What does “gradient descent” refer to in the context of training machine learning models?
Gradient Descent is an iterative optimisation method that gradually tweaks the model parameters to minimise the cost function over the training set, rather than computing them directly.
Simply, how does a linear model, such a linear regression, make a prediction?
By simply computing the weighted sum of the input features, plus a constant called the bias term (intercept).
What is a cost (loss) function?
A loss function is a function that describes how well/poorly a given model fits the data. The aim in training is to minimise this function.
What is are examples of common models and their cost functions?
- Linear Regression: Mean Squared Error Cost function.
- Logistic Regression: Log-loss.
Why may performance/business metrics used to evaluate models differ from their cost function used to train them? Give an example.
Generally, good cost functions are the easiest to optimise, where as performance metrics are as close to a final business object as possible. A good training cost function should be easy to optimise and strongly correlated to the performance metric.
An example of this is logistic regression:
- Trained using log-loss, which is easy to minimise.
- Evaluate using precision and recall, which is related to a business metric.
How does gradient descent work?
- Measures the gradient of the error function, with regard to a parameter vector theta, at a starting point.
- Moves in the direction of the descending gradient.
- Terminates once it has found the point where the gradient is zero.
What does the learning rate refer to in gradient descent?
The learning rate is the size of the steps the algorithm makes per iteration.
How does the a too small learning rate affect performance?
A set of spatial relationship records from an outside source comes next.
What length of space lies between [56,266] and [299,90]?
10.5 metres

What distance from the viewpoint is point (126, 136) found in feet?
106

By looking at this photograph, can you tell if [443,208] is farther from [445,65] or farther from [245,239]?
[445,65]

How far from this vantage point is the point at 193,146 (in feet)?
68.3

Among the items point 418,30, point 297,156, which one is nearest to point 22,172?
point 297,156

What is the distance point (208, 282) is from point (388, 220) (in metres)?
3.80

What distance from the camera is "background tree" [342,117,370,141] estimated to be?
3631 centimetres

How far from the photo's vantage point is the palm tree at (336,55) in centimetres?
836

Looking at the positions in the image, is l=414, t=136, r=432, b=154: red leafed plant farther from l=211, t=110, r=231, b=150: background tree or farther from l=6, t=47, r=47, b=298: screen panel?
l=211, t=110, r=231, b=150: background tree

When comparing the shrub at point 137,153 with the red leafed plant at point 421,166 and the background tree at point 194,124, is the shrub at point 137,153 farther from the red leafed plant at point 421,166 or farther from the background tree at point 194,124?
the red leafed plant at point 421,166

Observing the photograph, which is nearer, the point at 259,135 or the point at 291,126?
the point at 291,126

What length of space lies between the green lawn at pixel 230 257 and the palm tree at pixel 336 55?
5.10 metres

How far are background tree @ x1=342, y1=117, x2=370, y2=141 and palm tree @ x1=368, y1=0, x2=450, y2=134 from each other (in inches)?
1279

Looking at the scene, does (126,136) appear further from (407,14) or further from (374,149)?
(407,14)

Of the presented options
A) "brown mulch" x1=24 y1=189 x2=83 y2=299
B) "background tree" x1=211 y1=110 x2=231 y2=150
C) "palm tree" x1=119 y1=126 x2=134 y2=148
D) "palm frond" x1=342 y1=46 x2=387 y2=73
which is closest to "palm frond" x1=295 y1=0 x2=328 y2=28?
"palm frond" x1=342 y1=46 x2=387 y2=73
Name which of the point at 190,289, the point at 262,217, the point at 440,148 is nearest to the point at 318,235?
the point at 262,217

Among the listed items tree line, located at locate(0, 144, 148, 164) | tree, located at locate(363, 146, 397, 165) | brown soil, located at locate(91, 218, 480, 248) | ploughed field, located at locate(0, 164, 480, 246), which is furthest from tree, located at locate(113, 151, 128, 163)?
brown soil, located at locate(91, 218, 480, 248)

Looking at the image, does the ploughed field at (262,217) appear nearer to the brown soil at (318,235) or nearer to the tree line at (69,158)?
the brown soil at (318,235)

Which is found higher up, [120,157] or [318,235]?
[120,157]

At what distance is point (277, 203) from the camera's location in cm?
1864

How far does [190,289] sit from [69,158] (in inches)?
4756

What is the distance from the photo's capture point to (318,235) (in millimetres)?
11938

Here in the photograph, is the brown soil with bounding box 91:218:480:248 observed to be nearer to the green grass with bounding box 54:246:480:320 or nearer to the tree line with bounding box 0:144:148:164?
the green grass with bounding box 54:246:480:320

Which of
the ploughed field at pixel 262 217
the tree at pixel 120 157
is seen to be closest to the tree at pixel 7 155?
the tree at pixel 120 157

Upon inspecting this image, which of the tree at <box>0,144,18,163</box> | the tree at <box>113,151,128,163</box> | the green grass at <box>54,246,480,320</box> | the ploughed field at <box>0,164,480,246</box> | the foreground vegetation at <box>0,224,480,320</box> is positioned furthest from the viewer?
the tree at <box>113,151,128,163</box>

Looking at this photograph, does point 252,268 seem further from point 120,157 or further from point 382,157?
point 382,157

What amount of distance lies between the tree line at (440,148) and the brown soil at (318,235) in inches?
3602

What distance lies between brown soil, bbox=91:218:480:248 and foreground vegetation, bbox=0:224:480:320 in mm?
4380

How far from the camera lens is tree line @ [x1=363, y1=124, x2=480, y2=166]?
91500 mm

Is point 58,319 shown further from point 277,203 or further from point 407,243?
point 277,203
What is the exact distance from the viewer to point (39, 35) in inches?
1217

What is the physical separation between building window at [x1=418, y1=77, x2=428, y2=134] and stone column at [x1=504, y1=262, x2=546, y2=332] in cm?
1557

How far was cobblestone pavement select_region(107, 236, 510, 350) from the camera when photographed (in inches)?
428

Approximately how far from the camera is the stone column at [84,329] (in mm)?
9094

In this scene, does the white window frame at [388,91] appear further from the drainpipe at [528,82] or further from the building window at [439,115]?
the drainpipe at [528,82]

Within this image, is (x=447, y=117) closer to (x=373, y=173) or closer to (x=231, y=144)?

- Too small: The algorithm will have to go through many iterations to converge.
How does the a too large learning rate affect performance?
- Too big: The algorithm may jump across the valley and end up on the other side, possibly to a higher loss than before. This can result in the algorithm diverging and failing to find a good solution.
What can be issues encountered in gradient descent?
- The random initialisation point causes the algorithm to converge to a local minimum, rather than a global minimum.
- The random initialisation point is in a cost-function plateau, causing the algorithm to take a long time to converge to the global minimum, or give up before reaching it.
What is meant by a convex function?
A function where a line that connects two functions on a curve is never below the curve. This implies that there are no local minima, only a global minimum.
In terms of gradient descent, what are the implications of a convex function?
- Gradient Descent is guaranteed to approach arbitrarily closely to the global minimum, given enough time and a correctly sized learning rate.
How does the scale of features affect the cost function?
- Same scale: The cost function has the shape a bowl, gradient descent can go straight towards the centre (the minimum) and converge quickly.
- Different scales: The cost function has the shape of an elongated bowl and the gradient descent algorithm will have to travel in a direction almost orthogonal to the global minimum. This will make it reach convergence very slowly.
When using a polynomial regression, how can you determine which polynomial degree is optimal for the model?
- Use cross validation to compute the generalisation error for different polynomial degrees and compare this for over/under fitting.
- Use a learning curve plot.
What is a learning curve?
Learning curves plot training and validation scores for models trained and evaluated using cross-validation, with increasing training set sizes.
How would you interpret this learning curve plot?
Interpretation: Model underfitting, both curves reach a plateau, which is close and fairly high.
Justification:
Training error:
- The model fits the perfectly when the sample size is small (two points).
- As new instances are added (training sample increases), the training error increases as it cannot fit to these new instances.
- The training error reaches a plateau at which new instances doesn’t increase or decrease performance.
Validation error:
- When the model is trained on few data points, the model does not generalise well on the validation set.
- The model begins to generalise slightly better as training instances increase, resulting in a decreasing validation error.
- However the model is not a good fit for the data and the validation loss reaches a plateau.
How would you interpret this learning curve plot?
Interpretation: Model overfitting, there is a gap between the curves. This means that the model performs significantly better on the training set than the validation set.